== Raw data ==

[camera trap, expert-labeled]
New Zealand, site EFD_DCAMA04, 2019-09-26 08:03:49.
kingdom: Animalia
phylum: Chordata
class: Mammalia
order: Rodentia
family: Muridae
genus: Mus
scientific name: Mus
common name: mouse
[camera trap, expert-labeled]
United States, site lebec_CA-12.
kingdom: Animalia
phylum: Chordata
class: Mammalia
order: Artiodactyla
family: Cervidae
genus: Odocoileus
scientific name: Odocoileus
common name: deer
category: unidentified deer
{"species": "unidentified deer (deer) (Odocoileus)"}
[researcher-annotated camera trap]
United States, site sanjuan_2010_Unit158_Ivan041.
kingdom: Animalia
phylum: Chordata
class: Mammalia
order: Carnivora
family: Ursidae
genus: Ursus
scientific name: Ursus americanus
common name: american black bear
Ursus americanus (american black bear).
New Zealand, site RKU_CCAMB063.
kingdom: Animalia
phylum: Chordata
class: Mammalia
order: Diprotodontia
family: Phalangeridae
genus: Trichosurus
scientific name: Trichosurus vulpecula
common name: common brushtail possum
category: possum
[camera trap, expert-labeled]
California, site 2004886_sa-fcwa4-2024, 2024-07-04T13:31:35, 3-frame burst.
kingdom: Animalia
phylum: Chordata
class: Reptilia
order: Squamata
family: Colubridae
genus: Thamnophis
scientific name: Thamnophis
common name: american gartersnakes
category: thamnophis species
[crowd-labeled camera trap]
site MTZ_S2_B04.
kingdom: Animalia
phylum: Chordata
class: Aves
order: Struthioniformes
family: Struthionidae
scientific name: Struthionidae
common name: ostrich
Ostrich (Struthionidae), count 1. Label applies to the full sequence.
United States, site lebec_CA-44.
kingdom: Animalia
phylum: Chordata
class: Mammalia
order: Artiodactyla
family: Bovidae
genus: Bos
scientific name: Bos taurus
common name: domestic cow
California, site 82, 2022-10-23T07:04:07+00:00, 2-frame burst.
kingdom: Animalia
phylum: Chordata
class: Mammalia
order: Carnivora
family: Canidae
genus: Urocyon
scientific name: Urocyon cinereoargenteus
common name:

===

What is expected: Taking the listing above as the source, transcribe only the lines starting at the line with "New Zealand, site RKU_CCAMB063." and going through the line with "scientific name: Urocyon cinereoargenteus", unaltered and with both ends included.

Solution to this problem:
New Zealand, site RKU_CCAMB063.
kingdom: Animalia
phylum: Chordata
class: Mammalia
order: Diprotodontia
family: Phalangeridae
genus: Trichosurus
scientific name: Trichosurus vulpecula
common name: common brushtail possum
category: possum
[camera trap, expert-labeled]
California, site 2004886_sa-fcwa4-2024, 2024-07-04T13:31:35, 3-frame burst.
kingdom: Animalia
phylum: Chordata
class: Reptilia
order: Squamata
family: Colubridae
genus: Thamnophis
scientific name: Thamnophis
common name: american gartersnakes
category: thamnophis species
[crowd-labeled camera trap]
site MTZ_S2_B04.
kingdom: Animalia
phylum: Chordata
class: Aves
order: Struthioniformes
family: Struthionidae
scientific name: Struthionidae
common name: ostrich
Ostrich (Struthionidae), count 1. Label applies to the full sequence.
United States, site lebec_CA-44.
kingdom: Animalia
phylum: Chordata
class: Mammalia
order: Artiodactyla
family: Bovidae
genus: Bos
scientific name: Bos taurus
common name: domestic cow
California, site 82, 2022-10-23T07:04:07+00:00, 2-frame burst.
kingdom: Animalia
phylum: Chordata
class: Mammalia
order: Carnivora
family: Canidae
genus: Urocyon
scientific name: Urocyon cinereoargenteus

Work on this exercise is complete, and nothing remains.